__Alıntılanan Metin__
════════════════

7 dk.
04 Ekim 2024
"Gerçek Hayır Allah'ın Kulları İçin Seçtiğindedir" Ne Demektir?-gorsel
Youtube Banner

"Gerçek Hayır Allah'ın Kulları İçin Seçtiğindedir" Ne Demektir?

Soru: "Gerçek hayır ancak Allah'ın kulları için seçtiğindedir." cümlesini sık duyuyorum ama anlamakta zorlanıyorum. İnsan için Allah'ın seçtiğinin dışında bir şey yoktur zaten diye düşünüyorum. Ya da insanın seçtiği farklı, Allah'ın seçtiği farklı mıdır? Bu sözü açıklar mısınız?

 

Cevap: Bu söz farklı durumlarda farklı anlamlara gelebilecek bir sözdür ve bu anlamların bir kısmı doğru bir kısmı yanlış olacaktır.

════════════════

__Kaydedilen Bilgiler__
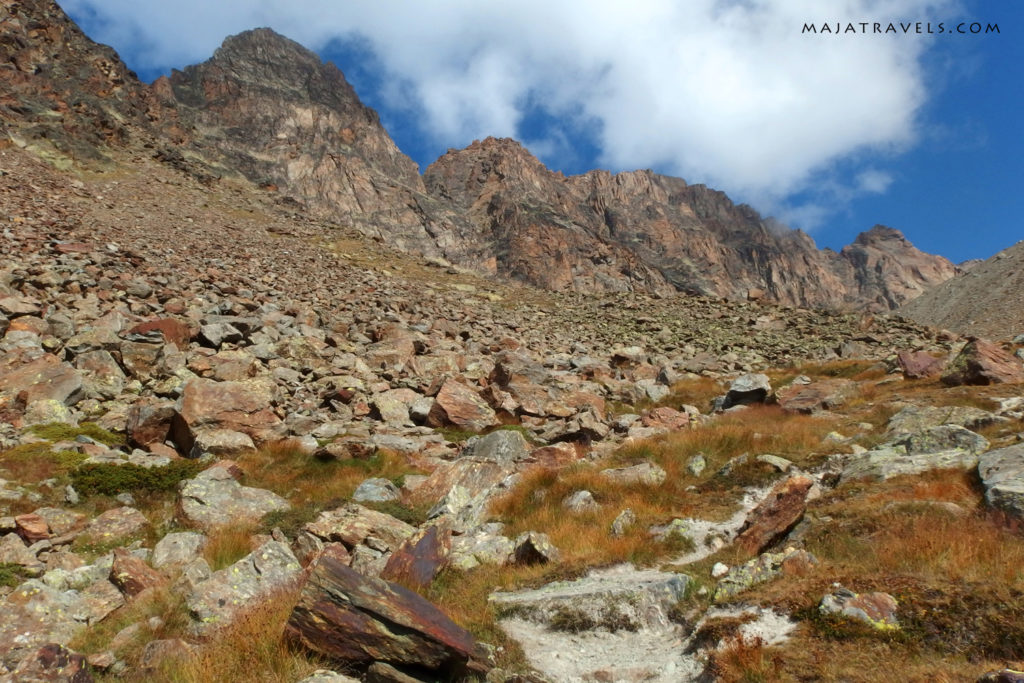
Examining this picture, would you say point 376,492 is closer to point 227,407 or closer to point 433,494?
point 433,494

════════════════

__Yapılacaklar__
1) Aşağıdaki ifadelerin alıntılanan metinle uyuşup uyuşmadığını belirtiniz. Her biri için "evet" ya da "hayır" deyip kararı belirleyen sözleri metinden aynen aktarınız.
(a) Soruyu soran kişi, söz konusu cümleyi sık duyduğunu belirtmektedir.
(b) Cevaba göre bu söz her durumda tek bir anlama gelir.
(c) Cevaba göre bu sözün taşıyabileceği anlamların tamamı doğrudur.
2) Alıntılanan metne göre soruyu soran kişi, insan için Allah'ın seçtiği dışında ne bulunduğunu düşünmektedir?

__Görevlere Göre Çözümler__
1)
(a) Evet: "cümlesini sık duyuyorum ama anlamakta zorlanıyorum."
(b) Hayır: "Bu söz farklı durumlarda farklı anlamlara gelebilecek bir sözdür"
(c) Hayır: "bu anlamların bir kısmı doğru bir kısmı yanlış olacaktır."

2) İnsan için Allah'ın seçtiğinin dışında bir şey olmadığını düşünmektedir.